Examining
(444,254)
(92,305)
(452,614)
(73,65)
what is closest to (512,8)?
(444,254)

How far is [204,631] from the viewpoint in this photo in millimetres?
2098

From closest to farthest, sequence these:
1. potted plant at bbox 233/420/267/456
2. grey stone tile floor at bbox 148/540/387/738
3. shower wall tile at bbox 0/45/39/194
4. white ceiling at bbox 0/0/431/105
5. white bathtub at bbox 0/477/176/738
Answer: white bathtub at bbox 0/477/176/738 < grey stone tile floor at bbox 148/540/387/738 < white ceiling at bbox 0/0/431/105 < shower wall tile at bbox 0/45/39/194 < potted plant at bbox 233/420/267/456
★ ★ ★ ★ ★ ★ ★
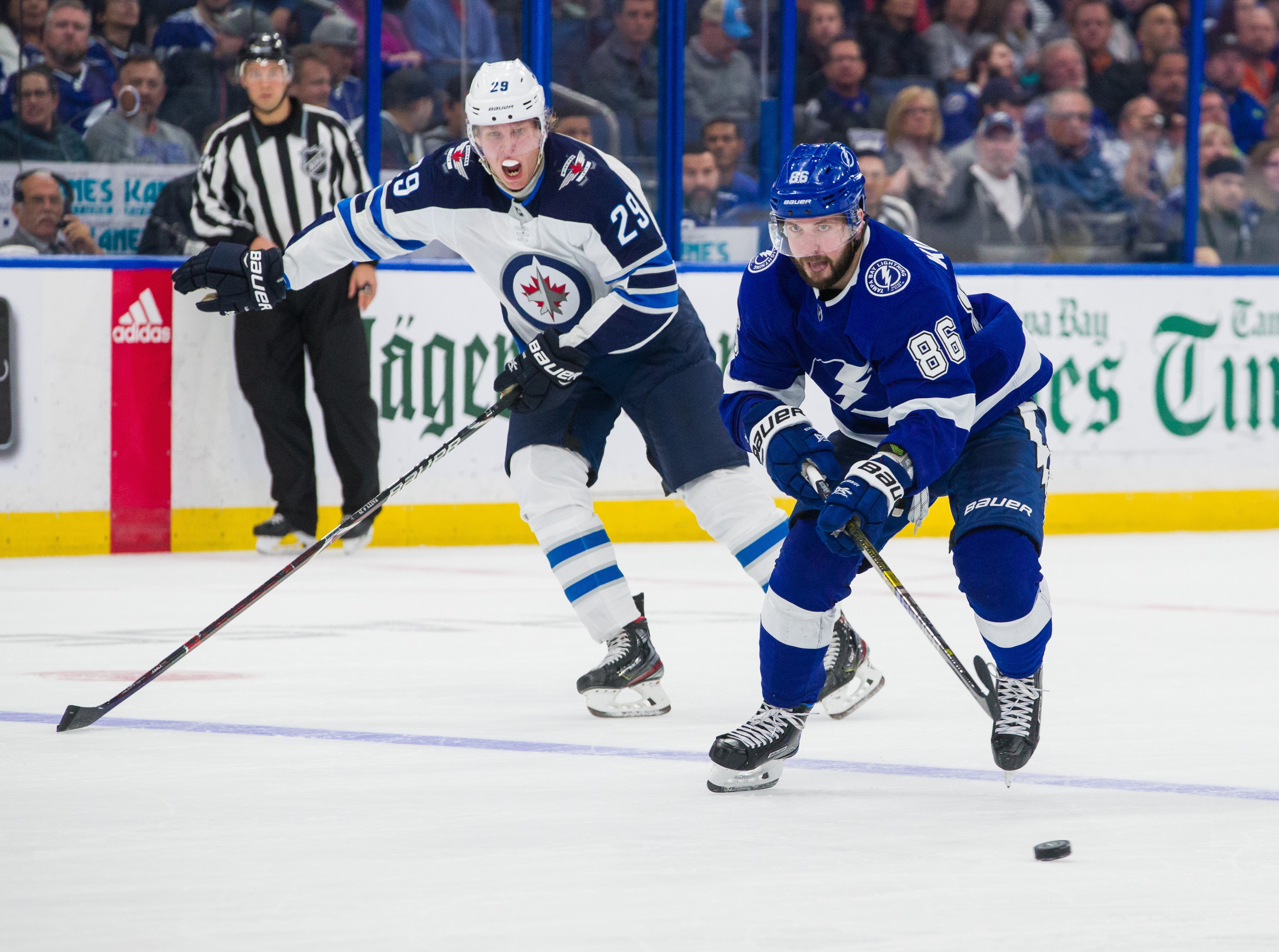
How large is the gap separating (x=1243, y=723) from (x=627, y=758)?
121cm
★ ★ ★ ★ ★ ★ ★
Stated problem »
Repeat without any change the stretch of the data above from the line containing "From closest to" through the line containing "Answer: white bathtub", keeping both of those lines.

Response for this exercise »
From closest to farthest, sequence these:
1. potted plant at bbox 233/420/267/456
2. grey stone tile floor at bbox 148/540/387/738
3. shower wall tile at bbox 0/45/39/194
4. white ceiling at bbox 0/0/431/105
5. white bathtub at bbox 0/477/176/738
Answer: white bathtub at bbox 0/477/176/738 < grey stone tile floor at bbox 148/540/387/738 < white ceiling at bbox 0/0/431/105 < shower wall tile at bbox 0/45/39/194 < potted plant at bbox 233/420/267/456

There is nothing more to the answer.